§ Trecho do texto
Entrevista sobre Adoção

Entrevista com a psicóloga Cintia Liana
Cedida a alunos do curso de Jornalismo da UNIVERSO em setembro de 2007
Foto: A Psicóloga Cintia Liana Reis em entrevista

Quais são os motivos que levam uma mãe a abandonar um filho?

Essa resposta é bem complicada, mas vou simplificar ao máximo.
Falta de interesse em ter o filho, gravidez não planejada acompanhada de sérias dificuldades financeiras, falta de apoio do genitor da criança e/ou da família, falta de amor pelo filho, etc.
As pessoas pensam muito pouco neste “personagem” das histórias de adoção. Essas pessoas também devem ser "respeitadas", pois geralmente também são vítimas de pais omissos e de famílias desestruturadas. E fazendo essa colocação, não estou justificando atos de agressão e muito menos desculpando pessoas que colocam em risco a vida de nossas crianças.

Quais são os sentimentos das crianças que vivem em abrigo, sobre famílias?

Se sentem abandonadas, rejeitadas, carentes, menos favorecidas e diferentes (às vezes falam que são “crianças de creche”).

Quais são os sonhos e esperanças dessas crianças?

Se tiverem boas lembranças, voltar par a família de origem, para a mãe. Quem não se lembra da família ou não tem boas lembranças, sonha em ser adotada e ter uma família feliz, como qualquer outra criança.

E quais as expectativas, medos e desejos?

Expectativas de saírem do abrigo, voltarem para a família ou serem adotadas, como exposto acima. Medo de crescerem e não terem uma família, de não serem amadas e queridas. Desejam ter segurança na vida, nas pessoas.

Filhos adotivos tem o mesmo rendimento escolar que os filhos naturais?

Sim. Qualquer criança pode apresentar dificuldades escolares, mas quando a criança é adotiva isso nos chama a atenção, pois queremos culpar algo e encontrar respostas fáceis, objetivas e simplistas, então dizemos que todos os problemas moram e se resumem na adoção.

Crianças que vivem em abrigos tem o mesmo rendimento e aprendizado que as crianças adotivas?

Sim. Isso depende do interesse da criança e não somente da condição ou onde vive, apesar disto também contar muito

Filhos adotados por homossexuais tem os mesmos rendimentos escolares que os filhos adotados por heterossexuais? Os primeiros podem vir a ter maiores dificuldades que os segundos?

Tem o mesmo rendimento e os primeiros podem aprender a se defender, a colocar limites e a terem uma postura que demande respeito às diferenças. Se os pais educarem a criança de uma forma madura e consciente esta pode ser uma pessoa que tenha um senso de auto respeito ainda maior e mais apurado que outras crianças criadas em famílias tradicionais.

Nós sabemos que o preconceito prejudica e muito a adoção no Brasil. Quais são os mitos e preconceitos enfrentados?

§ Dados para processar
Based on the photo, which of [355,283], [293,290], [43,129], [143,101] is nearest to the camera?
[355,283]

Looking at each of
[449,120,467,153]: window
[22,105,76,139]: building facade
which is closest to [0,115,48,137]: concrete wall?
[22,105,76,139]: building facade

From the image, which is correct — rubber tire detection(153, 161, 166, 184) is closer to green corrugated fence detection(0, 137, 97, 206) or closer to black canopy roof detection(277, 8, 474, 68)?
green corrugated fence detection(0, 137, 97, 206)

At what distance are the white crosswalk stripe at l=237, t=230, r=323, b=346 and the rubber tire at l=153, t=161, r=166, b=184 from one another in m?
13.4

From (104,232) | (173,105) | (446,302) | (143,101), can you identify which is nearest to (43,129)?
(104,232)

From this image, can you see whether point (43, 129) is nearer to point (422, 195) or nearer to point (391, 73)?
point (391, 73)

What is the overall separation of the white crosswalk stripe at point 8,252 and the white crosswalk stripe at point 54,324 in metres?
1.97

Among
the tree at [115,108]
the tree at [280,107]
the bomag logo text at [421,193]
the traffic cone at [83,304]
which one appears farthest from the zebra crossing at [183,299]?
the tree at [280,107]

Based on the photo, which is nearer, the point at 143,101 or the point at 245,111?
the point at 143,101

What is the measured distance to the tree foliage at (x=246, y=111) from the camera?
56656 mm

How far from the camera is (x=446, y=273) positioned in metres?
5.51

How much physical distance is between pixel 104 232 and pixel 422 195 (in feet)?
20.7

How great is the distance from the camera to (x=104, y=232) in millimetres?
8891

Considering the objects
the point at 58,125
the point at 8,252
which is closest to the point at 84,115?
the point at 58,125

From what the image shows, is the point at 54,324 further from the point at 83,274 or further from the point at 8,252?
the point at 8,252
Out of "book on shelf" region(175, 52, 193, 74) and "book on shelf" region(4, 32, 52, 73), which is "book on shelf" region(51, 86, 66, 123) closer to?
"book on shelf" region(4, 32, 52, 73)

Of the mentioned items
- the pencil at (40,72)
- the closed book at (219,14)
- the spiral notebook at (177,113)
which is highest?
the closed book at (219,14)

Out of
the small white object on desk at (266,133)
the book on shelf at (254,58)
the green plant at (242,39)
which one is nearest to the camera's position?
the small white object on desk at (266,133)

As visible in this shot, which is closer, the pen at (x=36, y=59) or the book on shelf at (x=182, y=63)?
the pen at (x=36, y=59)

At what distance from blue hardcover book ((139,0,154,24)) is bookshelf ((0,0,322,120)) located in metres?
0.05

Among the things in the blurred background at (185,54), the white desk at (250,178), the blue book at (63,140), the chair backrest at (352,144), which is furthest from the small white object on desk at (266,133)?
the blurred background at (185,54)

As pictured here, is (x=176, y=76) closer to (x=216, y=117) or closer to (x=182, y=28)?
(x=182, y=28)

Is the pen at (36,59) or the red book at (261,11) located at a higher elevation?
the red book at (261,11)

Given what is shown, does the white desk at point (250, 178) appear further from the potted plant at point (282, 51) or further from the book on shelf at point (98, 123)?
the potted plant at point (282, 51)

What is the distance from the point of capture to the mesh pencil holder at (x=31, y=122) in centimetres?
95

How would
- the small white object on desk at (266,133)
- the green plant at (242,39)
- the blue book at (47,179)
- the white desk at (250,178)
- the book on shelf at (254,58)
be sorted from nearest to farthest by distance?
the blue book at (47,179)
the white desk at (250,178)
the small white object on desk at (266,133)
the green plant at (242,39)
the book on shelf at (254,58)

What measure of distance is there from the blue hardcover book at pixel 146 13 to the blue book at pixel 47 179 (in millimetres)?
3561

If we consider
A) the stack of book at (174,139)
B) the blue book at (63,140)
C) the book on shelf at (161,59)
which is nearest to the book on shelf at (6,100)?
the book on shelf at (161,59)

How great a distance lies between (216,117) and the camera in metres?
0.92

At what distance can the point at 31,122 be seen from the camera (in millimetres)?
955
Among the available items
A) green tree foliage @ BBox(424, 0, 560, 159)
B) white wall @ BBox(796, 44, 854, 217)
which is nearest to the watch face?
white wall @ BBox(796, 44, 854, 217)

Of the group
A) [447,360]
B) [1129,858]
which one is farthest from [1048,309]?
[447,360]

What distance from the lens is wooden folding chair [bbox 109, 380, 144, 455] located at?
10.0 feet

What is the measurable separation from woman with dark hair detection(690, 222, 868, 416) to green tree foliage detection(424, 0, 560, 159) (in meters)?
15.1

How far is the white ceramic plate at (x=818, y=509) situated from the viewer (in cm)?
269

§ Tarefa 1
Localize nos registros todas as linhas em que aparece a palavra "pixel" e copie cada uma delas.
§ Tarefa 2
Escreva a continuação da entrevista sobre adoção, começando logo após a última frase apresentada.

§ Resposta final 1
How much physical distance is between pixel 104 232 and pixel 422 195 (in feet)?
What measure of distance is there from the blue hardcover book at pixel 146 13 to the blue book at pixel 47 179 (in millimetres)?

§ Resposta final 2
São muitos. Alguns deles são:
preconceito sobre caráter (índole), se é hereditário; medo do filho sofrer se tiver uma cor de pele diferente dos pais, de se sentir diferente da família; filhos de pais homossexuais também terão inclinação para ser homossexual; preconceito com crianças maiores, de virem com vícios do abrigos e não aceitarem ou absorverem a nova educação, de ter hábitos que não serão retirados; medo de sofrer futuramente com o preconceito dos outras; medo de não ser amado pelo filho adotivo assim como poderia com um filho biológico; achar que sentirá mais o amor pela criança se ela chegar na família ainda bebê, etc.

Quais são os sentimentos de pais e filhos, e o que desejam com a adoção?

Desejam EXATAMENTE a mesma coisa que qualquer outra pessoa que busca um filho, formar uma família, ser pai, mãe e filho.

Qual o perfil da criança mais solicitado para adoção?

Hoje o perfil está mais aberto, mas ainda a preferência maior é por bebê, branco e do sexo feminino. Mas tem gente que quer crianças de 2 a 6 anos e até maiores e não têm preferência por sexo ou etnia.
Há pessoas muito bem preparadas e que têm em mente um perfil mais flexível, já há outras que ainda alimentam muitos medos. Os candidatos a adoção precisam ter um comprometimento antes de tudo com sua preparação emocional.

Em uma pesquisa feita em 1999 mostra que 55% das adoções são ilegais. O que seriam essas adoções? Esse índice mudou?

Não tenho números que comprovem, mas por experiência acredito que esse índice vem mudando, pois as leis também estão mudando, em paralelo a isso há um grande número de informações que está sendo veiculado na mídia. A adoção ilegal é aquela onde alguém registra o filho de outrem como se fosse seu filho biológico.

Qual é a análise de stress e otimismo em crianças que vivem em abrigos?

Stress? Esse termo pode dizer muitas coisas. Nos abrigos há crianças diferentes entre elas e iguais a qualquer outra fora dele, crianças com vários tipos de ritmo, sentimentos, reações, frustrações, memórias, desejos, mas todas elas sonham em ter uma vida em uma família, como propõe nossa cultura, sonham em ter uma mãe e/ou um pais, seja como for.

O que é feito dos adolescentes quando saem do abrigo? Quais os sentimentos deles?

Alguns abrigos têm propostas e parcerias que fazem com que os adolescentes, antes de completarem 18 anos, façam acompanhamento psicológico e que sejam encaminhados para cursos profissionalizantes com chances de emprego.
Há casos de adolescentes que são reinseridos em suas famílias de origem ou encaminhados para os cuidados e educação algum parente, mesmo que distante, que se interesse por ele. Tudo irá depender do trabalho que a instituição tem e da situação e do histórico do jovem.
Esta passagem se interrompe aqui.